Padişahın danışma örgütüdür.
Orhan Bey kurmuş, II. Mahmut kaldırmıştır, (yerine
Nazırlıklar oluşturulmuştur.)
Bugünkü Bakanlar Kurulu'nu andırır.
Divan'a Fatih'e kadar padişah, daha sonra sadrazam başkanlık
etmiştir.
Fatih’le birlikte her gün değil, haftada dört gün toplanmaya
başlamıştır.
Divan Üyeleri
VEZİR-İ AZAM (SADRAZAM)
Padişahın mutlak vekilidir Padişah
adına hükümet başkanlığını yürütürdü. Bugünkü Başbakan'ın görevini üstlenir.
Padişahın sefere katılmaması halinde ordu komutanlığını üstlenirdi. En kıdemli
vezir, sadrazam (vezir-i azam) olurdu. Fakat, padişah istediğini bu makama
atayabilirdi.
Vezirler; Sadrazamın yardımcısı olan sancakbeyliği veya
beylerbeyliği görevinde bulunan tecrübeli devlet adamlarıdır. (Kuruluş devrinde
1, Fatih 4, Kanuni 6 kişi)
III. Selim zamanında sayıları devlet işlerini zorlaştırdığı
için sınırlandırılmıştır.
DEFTERDAR
Mali işlere bakar, gelir ve gider bütçesini hazırlardı.
Fatih döneminde Anadolu ve Rumeli deftardarı olmak üzere iki
tanedir. (Rumeli Defterdarı aynı zamanda Baş Defterdardır.)
KAZASKER (KADIASKER)
Adalet işlerinden birinci derecede sorumluydu. Askeri
davalara bakar, kadı ve müderrislerin atama ve görevden alma işlerine bakardı.

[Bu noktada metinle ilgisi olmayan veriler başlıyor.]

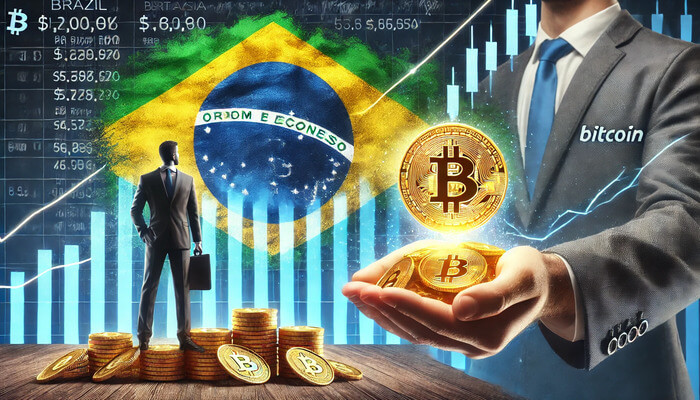 บราซิลเสนอร่างกฎหมายจ่ายเงินเดือนเป็น Bitcoin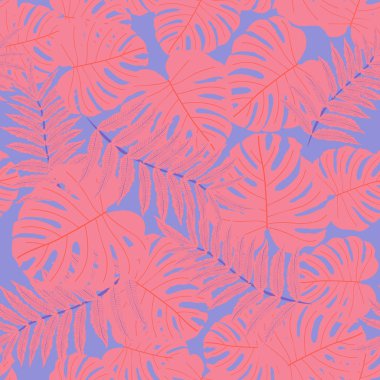 Vektörsüz tropikal desen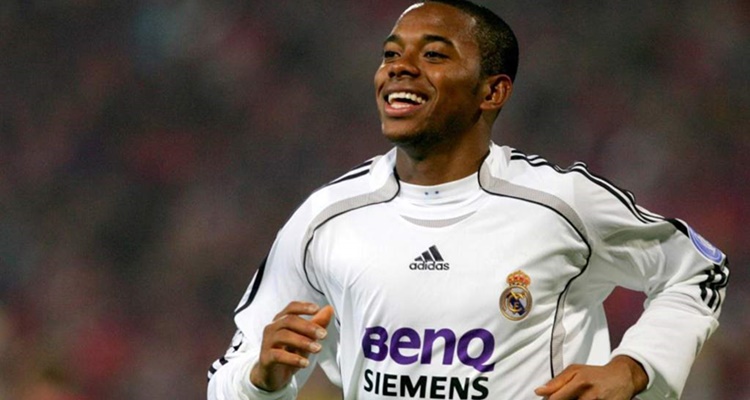 Robinho, Real Madrid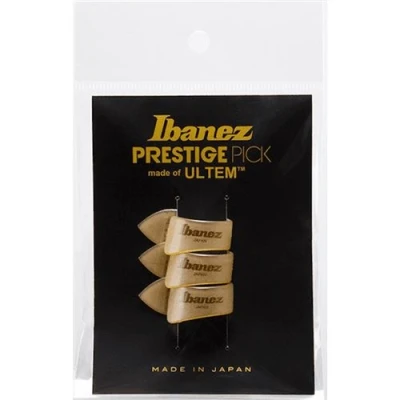 Image de Ibanez PULT1 3 médiators onglet pouce Ultem medium 1,2mm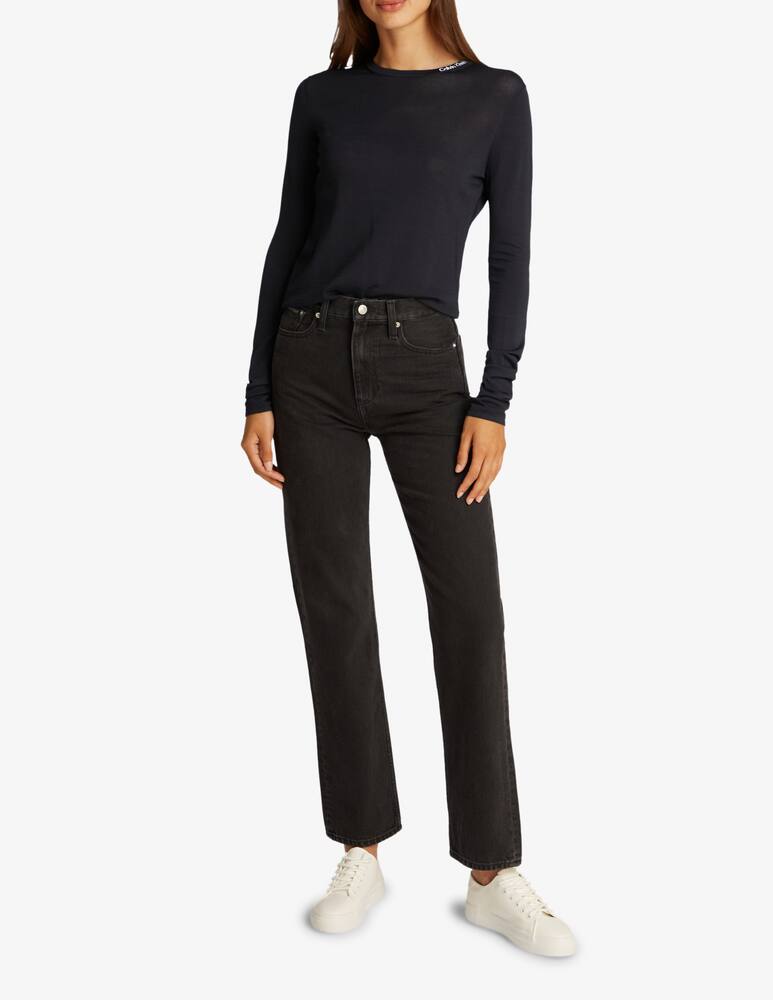 rinascente Calvin Klein Jeans Maglia girocollo in filato liscio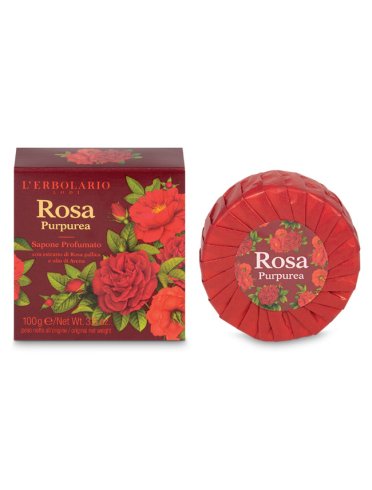Rosa purpurea sapone prof 100g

Ayrıca diyanet ve eğitim işlerine bakardı. Fatih döneminde Anadolu ve Rumeli
olmak üzere iki tanedir. (İstanbul kadısını padişah atardı.)
NİŞANCI
Padişah fermanlarını yazmak, ferman ve beratların üstüne
padişah tuğrasını çekmek, fethedilen araziyi kayda geçirip; has, zeamet ve tim
arları dağıtmak, tapu ve kadastro işlerine bakmakla görevliydi.
MÜFTÜ (ŞEYHÜLİSLAM)
Divan'ın kararlarının ve yapılacak işlerin dine ve şeriata
uygun olup olmadığına ilişkin fetva verirdi. Kanuni döneminde Divan üyesi
olmuştur.
REİSÜLKÜTTAP
Katiplerin başı olup önceleri Nişancı'nın
yardımcısıydı. Sonraları dışişlerinden sorumlu divan üyesi olmuştur. Kanuni
döneminde divan üyesi olmuştur.
KAPTAN-I DERYA
Donanmadan sorumluydu. Kanuni döneminde Divan
üyesi oldu. Divan üyesi ilk Kaptan-ı Derya, Barbaros Hayrettin Paşa'dır.